Tuesday, April 17, 2012

Miss Weber's Goodbye

Natalie Weber, a girl I went to high school with, passed away Friday. I didn't know her very well but her family and mine knew each other pretty well. Her mother was once of my high school teachers and her brother accompanied me to Homecoming my sophomore year of high school. 

Natalie was a victim of Depression, which eventually lead her to committing suicide. It hurts me so much just to think about the reason for someone completing that act. To think that no one loves you that much. Or that not enough people care. The calling hours where supposed to be from 3-7 but my sister left at 10:15 and there was another half hour behind her. There was so much love and support there for her that she never knew. I was talking with her Father and it broke my heart when he said, 'I wish she could see this. All this support that was here for her.' Then he started to tear up and it broke my heart into a million pieces. I NEVER wanted another parent to feel like that EVER again and I never wanted anyone to feel like Natalie did. That there wasn't anything else they could do, that no one cared enough to listen to her. It makes me want to go into psychology and help people like Natalie so much that it's overwhelming. 

Could I help people like Natalie? Could I have enough patience and control to be able to help someone without making them worse? Would I be able to handle it if I couldn't help one or two of them? Am I willing to take that risk?

I just saw a quote that says, 'Everyone dies but not everyone lives.' At first, it makes sense when people say that, but if you think about it, honestly, can you say that's true?
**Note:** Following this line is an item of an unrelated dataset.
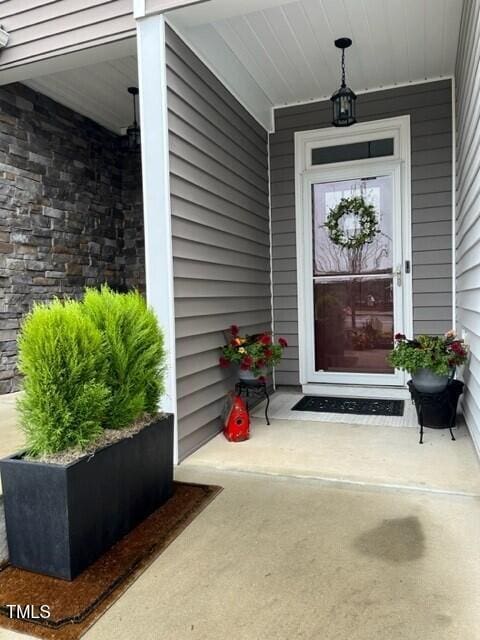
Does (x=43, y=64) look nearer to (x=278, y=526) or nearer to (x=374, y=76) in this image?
(x=374, y=76)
That's implying that people sit around and want to make their lives miserable - they do absolutely nothing for themselves and don't care to improve their life. Just because people aren't partying it up and living the way others think they should doesn't mean they aren't living their life the best they know how. It's self preservation to make oneself happy - is it not? Even people who are depressed and sitting in their houses all day. They are living to the extent that they know how. They haven't given up and doing only what they know how. They are living just as much as someone partying it up because that's all they can handle. Having a mental illness, like Depression, to me, is something that people have to learn to live with. They live their life the best they know how and can. It may not look like fun to you, and it probably isn't much to them either, but if that's all they can handle, then is it nice to say they aren't living? At that point in time it's the best they can give. I'm not saying they shouldn't get help, because they should, but saying they aren't living life to it's fullest, in their situation, it's not true. 

My sister commented on drinking a beer for Natalie because she thought Natalie would want her life celebrated and not have her death be dwelled on. If that was true though, would she have killed herself? If she wanted her life to be celebrated, would she have ended it? 

These have just been things running through my mind lately. Depression is a deep and complicated thing that isn't fully understood. I know I'll never understand it in it's entirty but it leads a lot of questions to the way people live their lives and why they do the things they do, which always fascinates me. 

RIP Natalie Weber - you are missed by many.